Total commercial and industrial loans stood at $25.3 billion as of December 31, compared with $24.4 billion on September 30. Commercial loans represent 46% of total loans held for investment, while multifamily loans account for 44% at December 31, displaying significant diversification compared to a year ago. Residential loans and other loans represent 7% and 3% respectively of total loans held for investment.
On December 31, total deposits amounted to $81.4 billion, reflecting a $1.3 billion, or 2%, decrease from September 30. Although deposits actually grew by 2%, they were impacted by the dislocation from the Signature deal according to the bank’s report.
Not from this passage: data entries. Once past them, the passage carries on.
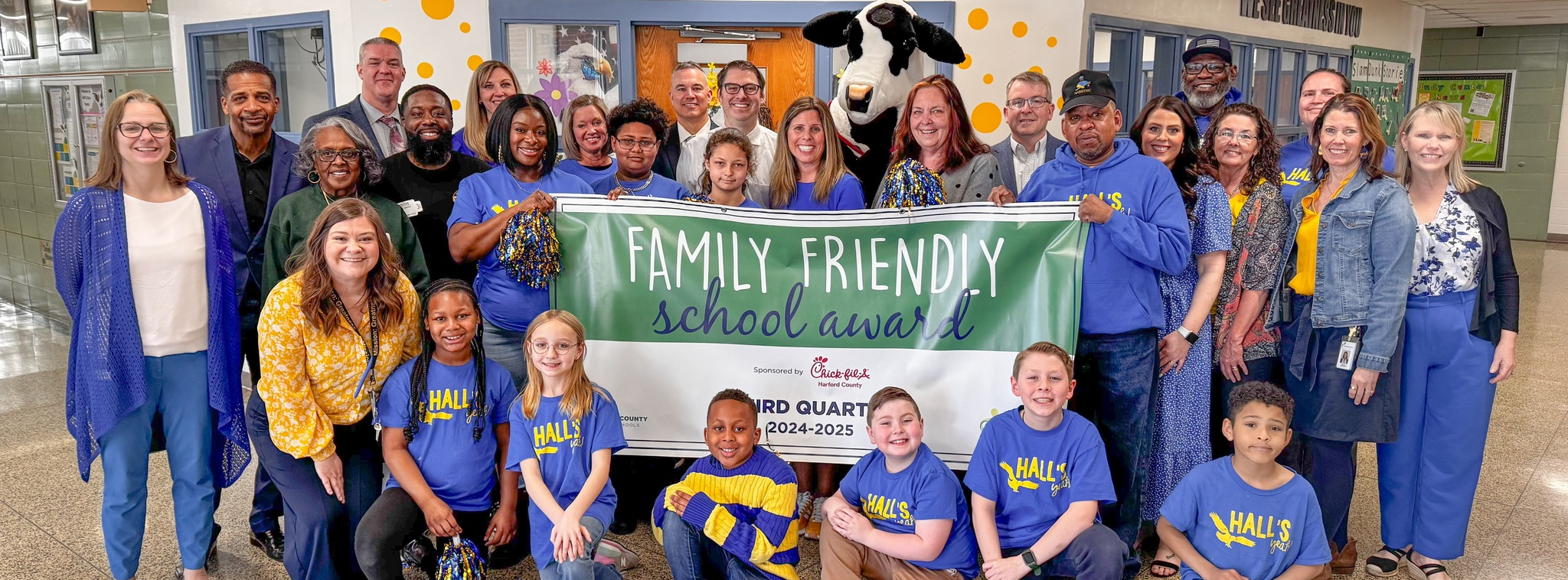 Hall's Cross Roads staff and students holding the Family Friendly banner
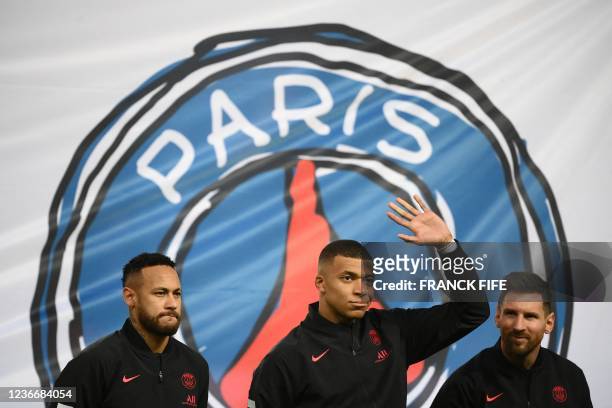 Paris Saint-Germain's Brazilian forward Neymar, Paris Saint-Germain's French forward Kylian Mbappe and Paris Saint-Germain's Argentinian forward...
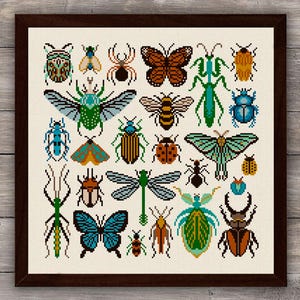 May include: A framed cross-stitch embroidery featuring a grid of various colorful insects, including butterflies, beetles, a praying mantis, a dragonfly, and a spider, all rendered in a pixelated style on a light-colored fabric background.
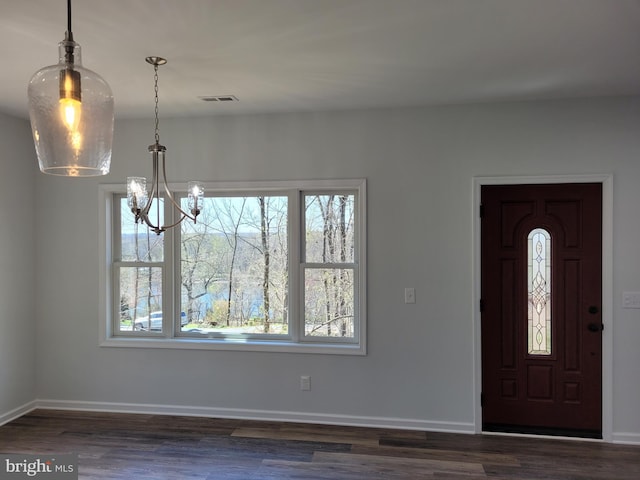 entrance foyer with dark wood-type flooring and a notable chandelier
CEO Cangemi emphasized that the decision to reduce the dividend was not taken lightly but was a prudent measure to accelerate efforts to build capital and support the company’s balance sheet.
“While these necessary actions negatively impacted our fourth quarter results, we are confident they better align our larger organization with our new peers and provide a solid foundation going forward,” he stated.
Cangemi expressed the belief that these measures would facilitate the bank’s continued growth. “We successfully grew into a $50 billion-plus bank in 2018, and we believe the actions we are taking now will make our transition to a $100 billion plus bank even more successful,” he added.
The bank significantly broadened its operations with the acquisitions of
Signature Bank
and Flagstar Bank, a regional lender based in Michigan. The latter acquisition closed just before last year’s regional bank crisis, which led to the downfall of three lenders, including Signature.